Responsabilità del legale rappresentante di una società appaltatrice dei lavori di costruzione di un albergo per infortunio mortale di un lavoratore non regolare precipitato nel vano di uno dei due ascensori presenti nel cantiere.

Condannato in primo e secondo grado, ricorre in Cassazione - Inammissibile.

La Corte distrettuale condivideva il giudizio del primo giudice, secondo il quale la precipitazione era stata determinata dal mancato idoneo sbarramento delle aperture prospicienti il vuoto del vano ascensore.

La suprema Corte, nel dichiarare inammissibile il ricorso, afferma che la Corte di merito, con motivazione non manifestamente illogica, ha spiegato perchè ha ritenuto che la vittima stesse rendendo la propria opera per l'impresa in questione: ella aveva lavorato alle dipendenze dell'imputato sino a non molto tempo prima del tragico evento; ancora dopo il pensionamento egli era stato visto in cantiere, intento a svolgere lavori di pulizia e di manutenzione, nonchè utilizzare la pulsantiera della gru. Siffatte attività si erano protratte sino al giorno dell'infortunio atteso che alcuni testi avevano visto proprio quel giorno la vittima operare in cantiere.
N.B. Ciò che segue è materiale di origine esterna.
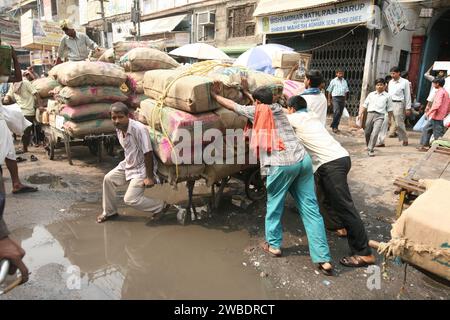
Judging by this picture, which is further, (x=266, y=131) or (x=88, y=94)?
(x=88, y=94)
Quanto alla sussistenza della trasgressione della regola cautelare, la Corte ha fatto puntuale e ripetuto riferimento all'obbligo di dotare le aperture prospicienti il vuoto di idonee protezioni. Anche il ricorrente conviene sul fatto che i presidi fissi erano stati rimossi per svolgere gli ultimi lavori; ciò però non implica, come vorrebbe l'esponente, che fosse autorizzata dalla legge la mancanza di misure di protezione. Da un canto ben potevano rimanere quelle fisse, da rimuovere ed apporre quotidianamente; oppure - e la Corte di Appello lo afferma esplicitamente - interdire l'accesso a chiunque non dovesse svolgere quei lavori sulle aperture e controllare che il divieto venisse rispettato.


 



REPUBBLICA ITALIANA

IN NOME DEL POPOLO ITALIANO

LA CORTE SUPREMA DI CASSAZIONE

SEZIONE QUARTA PENALE

Composta dagli Ill.mi Sigg.ri Magistrati:

Dott. MARZANO Francesco - Presidente

Dott. CIAMPI Francesco Maria - Consigliere

Dott. ESPOSITO Lucia - Consigliere

Dott. DOVERE Salvatore - rel. Consigliere

Dott. MONTAGNI Andrea - Consigliere

ha pronunciato la seguente:

SENTENZA



sul ricorso proposto da:

1) (Omissis), N. IL (Omissis);

avverso la sentenza n. 6479/2010 della Corte di Appello di Milano, del 3/11/2011;

sentita la relazione fatta dal Consigliere Dott. SALVATORE DOVERE;

udite le conclusioni del P.G. Dott. Oscar Cedrangolo, che ha chiesto pronunciarsi l'inammissibilità del ricorso.

Fatto



1.1. Il Tribunale di Como, sezione distaccata di Menaggio, condannava (Omissis) alla pena di anni uno mesi dieci di reclusione, previa concessione delle attenuanti generiche prevalenti sulla contestata aggravante, nonchè al risarcimento dei danni in favore della costituita parte civile, che disponeva liquidarsi separatamente, salva la quantificazione di una provvisionale di euro 30.000, perchè giudicava il medesimo responsabile del decesso di (Omissis), avvenuto per precipitazione nel vano di uno dei due ascensori presenti presso il cantiere per la costruzione di un albergo. Al (Omissis) veniva contestata una serie di violazioni alla normativa prevenzionistica, commesse in qualità di responsabile dei lavori e di responsabile della (Omissis) s.r.l.. Responsabilità del legale rappresentante di una società appaltatrice dei lavori di costruzione di un albergo per infortunio mortale di un lavoratore precipitato nel vano di uno dei due ascensori presenti nel cantiere.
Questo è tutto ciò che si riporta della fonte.